Le premier producteur de calvados s’inscrit dans un marché en profonde recomposition. Les distillateurs normands expédient désormais plus de la moitié des cinq millions de bouteilles produites sous appellation à l’étranger, alors que la consommation nationale a été divisée par quatre en trente ans. La maison normande, qui produit 1,3 million de bouteilles par an à partir de 12 000 tonnes de pommes (cinq à six kilos de pommes sont nécessaires pour élaborer un litre de calvados), profite de cet attrait international : 55 % de sa production est commercialisée à l'étranger, principalement en Russie, dans les pays scandinaves, aux États-Unis et au Japon. Pour Jean-Luc Pignol, président et directeur commercial, « à l’export, le calvados est nouveau, donc moderne.
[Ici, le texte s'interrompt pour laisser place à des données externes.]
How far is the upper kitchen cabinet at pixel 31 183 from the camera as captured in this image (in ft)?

En France, il est plutôt perçu comme un produit traditionnel et fort en alcool, car il est surtout consommé pur ».

Après avoir été racheté par le groupe Pernod Ricard en 1977, Busnel est entré dans le giron du groupe La Martiniquaise en 2003. L'entreprise travaille sous contrat avec plus de 200 producteurs cultivant une quarantaine de variétés de pommes et entretient également 12 hectares de vergers en propre près de Honfleur. Son procédé innovant de distillation à la vapeur, en chauffe indirecte évite l'utilisation d'énergies fossiles. Or, la solidité technique de la marque, le secteur du calvados souffre d’une érosion structurelle de la demande. « La clé de la redynamisation réside dans la démocratisation des usages, notamment la consommation en long drink, à l’instar du whisky-cola ou du gin-tonic, analyse Jean-Luc Pignol. Mais cette révolution culturelle a été engagée tardivement par l’appellation. Le rebond observé en 2024, lié à l’afflux touristique provoqué par le 80ᵉ anniversaire du Débarquement, ne suffit pas à compenser la tendance de fond ». Ainsi, si 45 % des volumes de Busnel sont encore vendus en France (avec un référencement dans un millier de GMS), l’export s’impose comme une bouée stratégique indispensable. Dans ce contexte, le pommeau, qui pèse 15 % de la production, se maintient avec des ventes plus stables.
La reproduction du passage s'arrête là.